RECORDED DATA:
────────────────────────────────────────
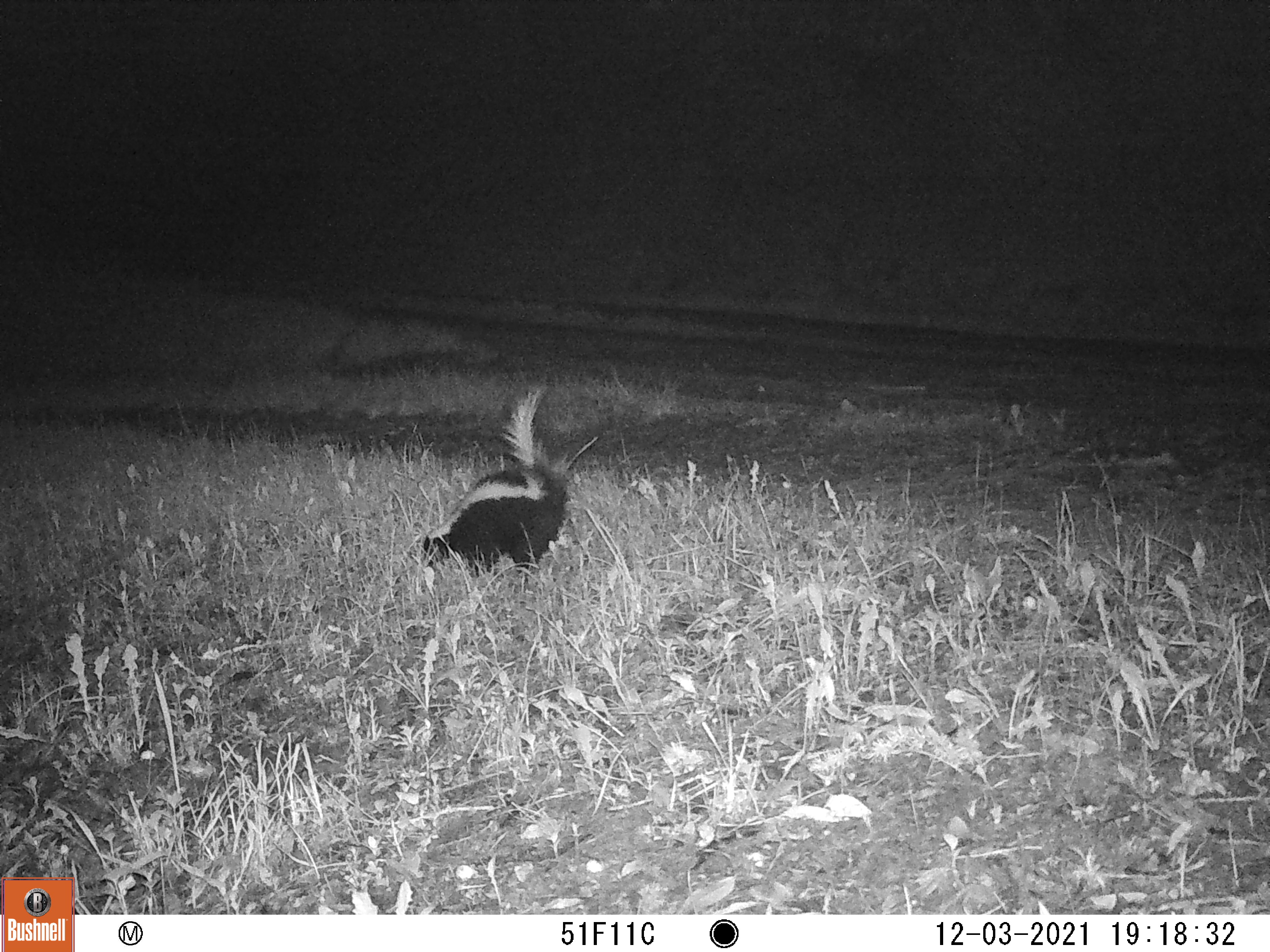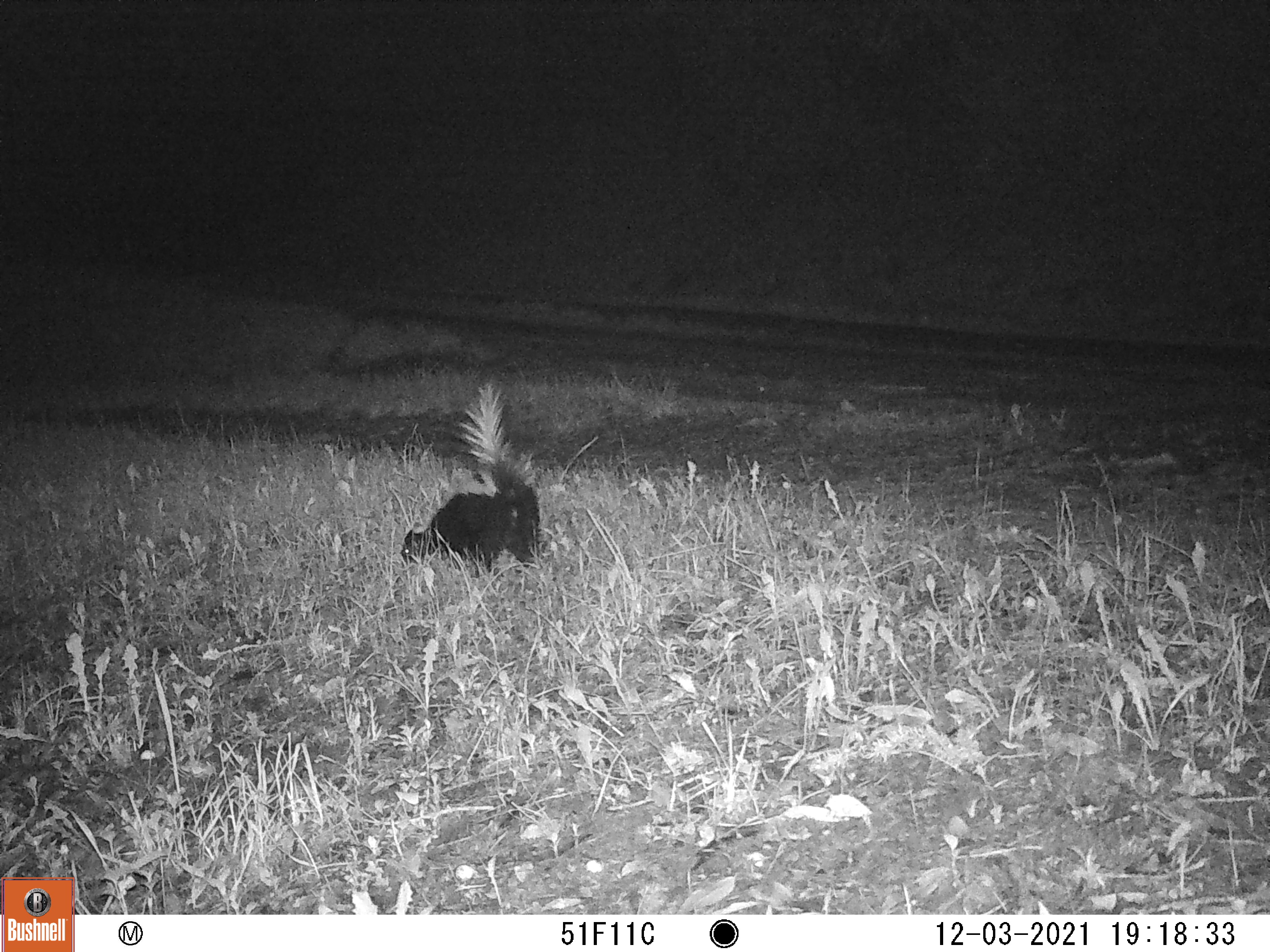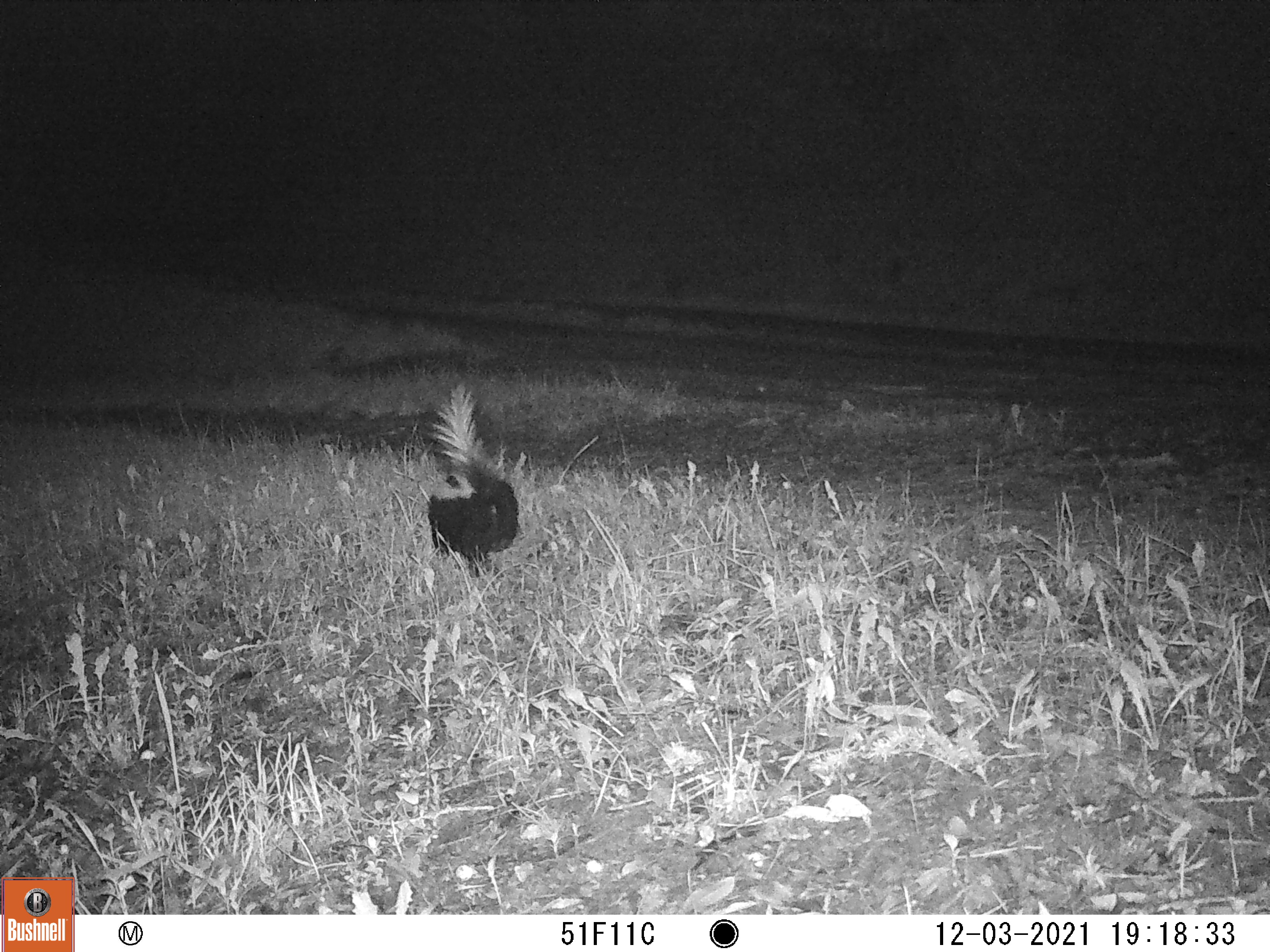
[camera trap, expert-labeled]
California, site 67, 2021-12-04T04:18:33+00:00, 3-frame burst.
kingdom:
────────────────────────────────────────
DIRECTIONS: Could you give the material above again, exactly and without its pictures?

RESULT:
[camera trap, expert-labeled]
California, site 67, 2021-12-04T04:18:33+00:00, 3-frame burst.
kingdom:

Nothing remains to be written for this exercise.